If you try to get people outside of your professional circle to see you differently, that is almost going the wrong way around.  If you don’t see yourself like that and your peers don’t see you like that.  So, we need to start talking about ourselves within that frame of reference before we can expect other sections of the healthcare environment to think about us in that way.

Thinking about the intersection of language and gender that patients use, I think this is particularly apparent around end of life care.  Female patients can use a lot of euphemisms and indirect communications to indicate pain.  Male patients can feel like they have to be quite stoic so would describe pain differently, probably in a more physical tangible way.  Whereas women can describe pain in a more euphemistic and ethereal way.  Language is hugely influential in that, as well as age and culture and stereotypes of what is appropriate and not appropriate to talk about.

Do you think we should be paying more or less attention to gender in healthcare? Do we need to be thinking differently about men’s and women’s health or should we actually try to be gender-neutral?
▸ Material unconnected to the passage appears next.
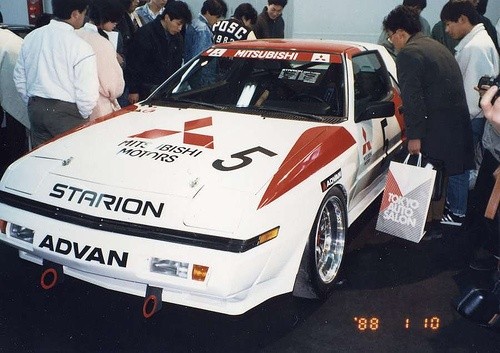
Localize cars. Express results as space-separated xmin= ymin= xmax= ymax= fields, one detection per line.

That is a very interesting question.  I am going to sit on the fence slightly, in the sense that I think that it depends on the individual; so I suppose my answer is ‘pay less attention to gender’. Give gender the same credence, no more no less, than you would somebody’s culture, somebody’s age, somebody’s personality preference. Some people will want lots of information, some people will want less, some people will want to be in hospital, some people will want to be at home for care, some people will want their families involved, some people won’t, some people will have a partner, some people won’t.  I think that all of those aspects to some extent will be affected by gender but I think I would be cautious about relying too heavily on gender and the role that has on the type of care that somebody wants.
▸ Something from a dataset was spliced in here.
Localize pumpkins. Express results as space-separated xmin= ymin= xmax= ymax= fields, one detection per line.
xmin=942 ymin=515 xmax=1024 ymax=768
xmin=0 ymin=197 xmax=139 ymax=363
Ultimately it comes down to what does the patient want from healthcare and I think that this can be affected by so many different factors.  For some people’s gender would play a huge part, for other people it wouldn’t matter if they were a man, woman or transgender.  It really does depend on the individual’s health situation.  I would be cautious of over assuming that gender would play a part in that, it needs to be led by the patient and they need to let you know whether it does or doesn’t.

The theme for this year’s International Women’s Day is #BalanceforBetter.  What do you think this means for healthcare?
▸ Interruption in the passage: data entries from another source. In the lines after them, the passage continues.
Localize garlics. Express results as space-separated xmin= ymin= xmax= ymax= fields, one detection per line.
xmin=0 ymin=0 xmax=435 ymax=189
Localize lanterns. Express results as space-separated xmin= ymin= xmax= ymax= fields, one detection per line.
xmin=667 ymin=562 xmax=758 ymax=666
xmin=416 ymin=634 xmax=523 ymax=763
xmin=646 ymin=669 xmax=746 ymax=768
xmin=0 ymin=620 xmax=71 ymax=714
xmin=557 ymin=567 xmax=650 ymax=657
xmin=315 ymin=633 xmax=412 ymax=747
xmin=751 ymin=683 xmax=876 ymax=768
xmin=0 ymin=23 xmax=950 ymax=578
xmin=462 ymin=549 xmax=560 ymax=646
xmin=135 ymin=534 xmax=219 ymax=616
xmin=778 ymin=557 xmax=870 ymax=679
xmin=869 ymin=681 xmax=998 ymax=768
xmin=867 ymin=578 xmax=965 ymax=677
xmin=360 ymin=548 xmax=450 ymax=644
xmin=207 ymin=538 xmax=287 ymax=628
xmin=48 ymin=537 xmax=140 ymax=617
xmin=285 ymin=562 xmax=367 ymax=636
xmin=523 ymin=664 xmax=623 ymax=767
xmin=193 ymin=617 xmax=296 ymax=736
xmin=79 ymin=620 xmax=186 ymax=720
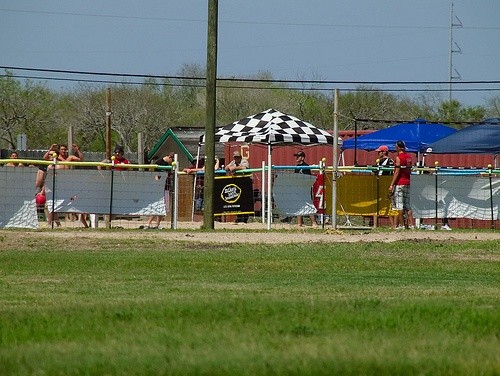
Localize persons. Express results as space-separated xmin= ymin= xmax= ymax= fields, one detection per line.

I think this goes back to conflicting principles, and constantly being able to question, as a health professional, as a human being and as a patient, what is healthcare for, what outcomes are you trying to achieve and what does that mean for the person that is doing the caring and the one that is receiving the care.

To think of a global health example, it is very easy to go into a lower income country and say ‘the priority here is maternal health’; and actually when you dig a bit deeper, you find that the core of the issue might be the social determinants of health, eg health education, poverty reduction, or how to empower females to be more involved in household income.  I think it is about being willing look at things outside your own spheres of work, to almost loose your focus to get your focus and be sure that that’s your focus; to be able to let go of what you are thinking about right now to be able to come to the same subject.  It is about taking a leap outside to be able to go back to your original point.

Going back to #BalanceforBetter, I think the balance comes from three things: being able to accept that you might not know what the issue is, think about what you to improve, for whom, and go to those people and ask them what the best benefit for them would be.  Finally, be constantly ready to start all over again. Balance is about knowing but being willing to not know.